In this study, we characterized CD80 costimulatory molecule expression and demonstrated its protective role in inflammatory esophageal cancer progression. Indeed, BE rarely progresses to EAC, and a theory has recently been proposed that mucosal defenses in most patients with BE represent successful adaptations to the harsh intra-esophageal environment of chronic gastroesophageal reflux disease.[14] Several of these defenses have been identified, including the secretion of bicarbonate and mucous, expression of claudin 18 tight junctions, overexpression of defense and repair genes, and resistance to prolonged and repeated acid exposure.[15-18] In addition to these, for the first time we report evidence of an active immune surveillance process occurring in metaplasia involving CD80, possibly through the direct cross-talk between epithelial cells and cytotoxic lymphocytes.
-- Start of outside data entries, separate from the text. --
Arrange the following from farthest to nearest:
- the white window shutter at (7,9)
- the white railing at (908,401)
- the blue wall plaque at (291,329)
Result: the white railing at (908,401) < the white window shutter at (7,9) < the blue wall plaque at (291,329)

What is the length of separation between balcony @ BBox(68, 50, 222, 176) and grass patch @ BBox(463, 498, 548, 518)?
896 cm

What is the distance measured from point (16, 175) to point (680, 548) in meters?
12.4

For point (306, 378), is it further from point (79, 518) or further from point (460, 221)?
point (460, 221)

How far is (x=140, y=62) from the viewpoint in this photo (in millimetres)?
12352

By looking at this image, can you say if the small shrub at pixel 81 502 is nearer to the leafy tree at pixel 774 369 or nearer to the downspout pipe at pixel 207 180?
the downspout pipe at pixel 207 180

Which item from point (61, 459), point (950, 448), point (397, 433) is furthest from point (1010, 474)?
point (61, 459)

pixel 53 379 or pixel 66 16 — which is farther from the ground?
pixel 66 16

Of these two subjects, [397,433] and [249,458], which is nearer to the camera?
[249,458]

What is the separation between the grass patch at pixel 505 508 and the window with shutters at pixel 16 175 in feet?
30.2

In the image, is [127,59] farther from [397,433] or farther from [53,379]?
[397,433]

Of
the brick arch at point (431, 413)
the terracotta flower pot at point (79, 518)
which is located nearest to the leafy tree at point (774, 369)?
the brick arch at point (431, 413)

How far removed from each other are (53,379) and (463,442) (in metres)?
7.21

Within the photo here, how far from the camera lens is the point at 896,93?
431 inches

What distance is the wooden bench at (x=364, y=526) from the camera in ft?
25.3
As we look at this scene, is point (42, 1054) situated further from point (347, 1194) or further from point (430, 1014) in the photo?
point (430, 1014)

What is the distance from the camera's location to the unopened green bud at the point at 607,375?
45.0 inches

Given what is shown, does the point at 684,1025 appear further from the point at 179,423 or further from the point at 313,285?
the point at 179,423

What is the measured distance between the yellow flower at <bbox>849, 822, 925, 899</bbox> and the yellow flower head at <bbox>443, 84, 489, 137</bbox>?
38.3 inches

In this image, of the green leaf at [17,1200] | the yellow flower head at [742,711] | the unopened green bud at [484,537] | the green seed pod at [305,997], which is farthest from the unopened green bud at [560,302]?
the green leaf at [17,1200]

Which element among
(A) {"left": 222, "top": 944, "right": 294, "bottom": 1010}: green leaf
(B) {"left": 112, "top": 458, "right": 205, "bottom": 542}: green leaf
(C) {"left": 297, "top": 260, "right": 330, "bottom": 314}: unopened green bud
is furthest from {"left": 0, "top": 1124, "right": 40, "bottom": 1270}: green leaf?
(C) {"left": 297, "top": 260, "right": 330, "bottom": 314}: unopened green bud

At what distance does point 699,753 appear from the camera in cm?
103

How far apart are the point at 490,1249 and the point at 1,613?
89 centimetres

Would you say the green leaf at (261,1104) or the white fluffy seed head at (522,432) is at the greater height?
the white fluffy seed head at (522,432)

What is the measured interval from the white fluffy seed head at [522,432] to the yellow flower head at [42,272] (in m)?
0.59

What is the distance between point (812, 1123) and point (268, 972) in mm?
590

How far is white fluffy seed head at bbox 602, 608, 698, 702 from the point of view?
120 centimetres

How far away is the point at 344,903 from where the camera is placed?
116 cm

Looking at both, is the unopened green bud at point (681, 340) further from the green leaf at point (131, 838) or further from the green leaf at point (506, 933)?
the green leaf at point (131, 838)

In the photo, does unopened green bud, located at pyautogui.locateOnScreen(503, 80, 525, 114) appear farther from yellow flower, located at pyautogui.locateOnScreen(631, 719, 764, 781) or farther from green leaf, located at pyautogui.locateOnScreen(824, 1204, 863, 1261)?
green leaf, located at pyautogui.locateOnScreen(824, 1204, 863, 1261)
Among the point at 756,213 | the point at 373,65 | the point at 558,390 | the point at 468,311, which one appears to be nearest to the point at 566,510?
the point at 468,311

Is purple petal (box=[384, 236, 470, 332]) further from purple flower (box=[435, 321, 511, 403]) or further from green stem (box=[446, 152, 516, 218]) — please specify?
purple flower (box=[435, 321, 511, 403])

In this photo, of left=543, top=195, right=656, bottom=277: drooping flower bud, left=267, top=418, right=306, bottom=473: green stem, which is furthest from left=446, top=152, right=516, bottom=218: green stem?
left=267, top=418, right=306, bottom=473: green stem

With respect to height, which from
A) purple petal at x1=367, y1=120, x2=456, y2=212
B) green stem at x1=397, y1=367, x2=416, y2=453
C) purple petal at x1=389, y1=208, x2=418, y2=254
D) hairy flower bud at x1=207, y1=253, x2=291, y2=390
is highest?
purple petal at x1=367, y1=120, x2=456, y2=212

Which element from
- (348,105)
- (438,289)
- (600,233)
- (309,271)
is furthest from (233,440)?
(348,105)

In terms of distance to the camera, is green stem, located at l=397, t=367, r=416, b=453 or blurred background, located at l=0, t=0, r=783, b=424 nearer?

The development of BE and EAC is associated with a relative increase of type 2 helper T cells[19] and the presence of an immunosuppressive (IL-4, IL-6, and IL-10) cytokine pattern[20] compared with gastroesophageal reflux induced esophagitis characterized by a type 1 helper T-cell immune response, which is more appropriate for antitumor immunity. Our analysis of human esophageal specimen of the metaplasia-dysplasia-carcinoma cascade reveals that CD80 overexpression is occurring in metaplastic cells and that the immune microenvironment consists of cytotoxic lymphocytes responsive to CD80 co-stimulation, thus showing the presence of a microenvironment supporting immune surveillance in early esophageal carcinogenesis. This condition persists along the carcinogenesis cascade but at its final stages fails to work properly due to the increased expression of PD-L1 and PD-1 that favor immune escape in EAC (Figure 4). Moreover, our in vivo experiments with CD80-/- mice and WT mice treated with anti-CD80 indicate that the lack of CD80 favors the development of dysplasia, as shown by KI67 staining above the basal third of the mucosal crypts.[21] These data fix the time point when the CD80-CD28 crosstalk occurs, initiating the immune surveillance process in the esophageal carcinogenesis.

Figure 4.

Mucosal microenvironment providing immune surveillance against esophageal carcinogenesis in Barrett’s metaplasia.

These findings represent a first step towards identifying those factors that may have a prognostic/predictive role and therefore allow the development of targeted therapies to improve patient outcomes. A fascinating working hypothesis is that BE patients with low CD80 expression might evolve towards dysplasia and thus, they should undergo a strict endoscopic follow up while those with high CD80 expression might skip part or all of it. Moreover, our human data suggest that the CD80 – CD28 crosstalk probably occurs even in EAC but its effect is inhibited by the PD-L1 – PD1 crosstalk.